Requirement:
Please copy every one of the rows below line for line, without changing any wording, and omit the pictures from your answer.

Given entries:
--- START ---
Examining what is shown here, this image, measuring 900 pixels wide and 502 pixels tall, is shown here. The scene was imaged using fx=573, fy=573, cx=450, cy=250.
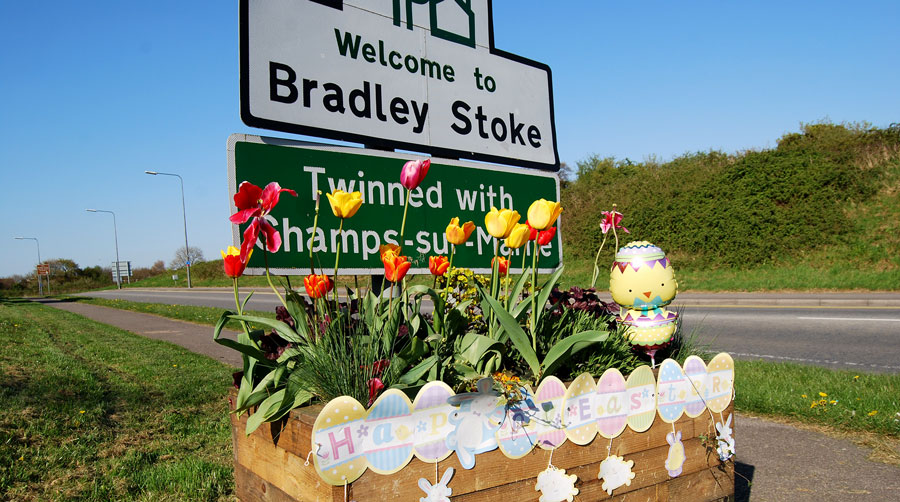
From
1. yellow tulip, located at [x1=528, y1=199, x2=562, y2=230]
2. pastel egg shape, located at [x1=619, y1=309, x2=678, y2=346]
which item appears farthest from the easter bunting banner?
yellow tulip, located at [x1=528, y1=199, x2=562, y2=230]

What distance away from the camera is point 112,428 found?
3.68 m

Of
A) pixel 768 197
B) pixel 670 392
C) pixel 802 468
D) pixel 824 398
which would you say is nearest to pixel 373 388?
pixel 670 392

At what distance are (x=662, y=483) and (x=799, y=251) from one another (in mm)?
16118

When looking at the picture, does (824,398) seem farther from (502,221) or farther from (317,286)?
(317,286)

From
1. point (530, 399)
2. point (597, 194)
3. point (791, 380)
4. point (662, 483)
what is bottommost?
point (791, 380)

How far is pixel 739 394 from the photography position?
4254mm

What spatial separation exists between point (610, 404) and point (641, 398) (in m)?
0.15

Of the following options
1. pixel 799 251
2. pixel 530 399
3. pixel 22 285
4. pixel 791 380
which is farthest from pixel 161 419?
pixel 22 285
--- END ---
Solution below:
Examining what is shown here, this image, measuring 900 pixels wide and 502 pixels tall, is shown here. The scene was imaged using fx=573, fy=573, cx=450, cy=250.
From
1. yellow tulip, located at [x1=528, y1=199, x2=562, y2=230]
2. pastel egg shape, located at [x1=619, y1=309, x2=678, y2=346]
which item appears farthest from the easter bunting banner?
yellow tulip, located at [x1=528, y1=199, x2=562, y2=230]

What distance away from the camera is point 112,428 found?
3.68 m

Of
A) pixel 768 197
B) pixel 670 392
C) pixel 802 468
D) pixel 824 398
which would you say is nearest to pixel 373 388?
pixel 670 392

At what distance are (x=662, y=483) and (x=799, y=251) from one another (in mm)?
16118

When looking at the picture, does (824,398) seem farther from (502,221) or farther from (317,286)?
(317,286)

From
1. point (530, 399)
2. point (597, 194)
3. point (791, 380)
4. point (662, 483)
what is bottommost?
point (791, 380)

How far is pixel 739 394 from the photography position?
4254mm

What spatial separation exists between point (610, 404) and point (641, 398) (in m)?
0.15

Of the following options
1. pixel 799 251
2. pixel 530 399
3. pixel 22 285
4. pixel 791 380
which is farthest from pixel 161 419?
pixel 22 285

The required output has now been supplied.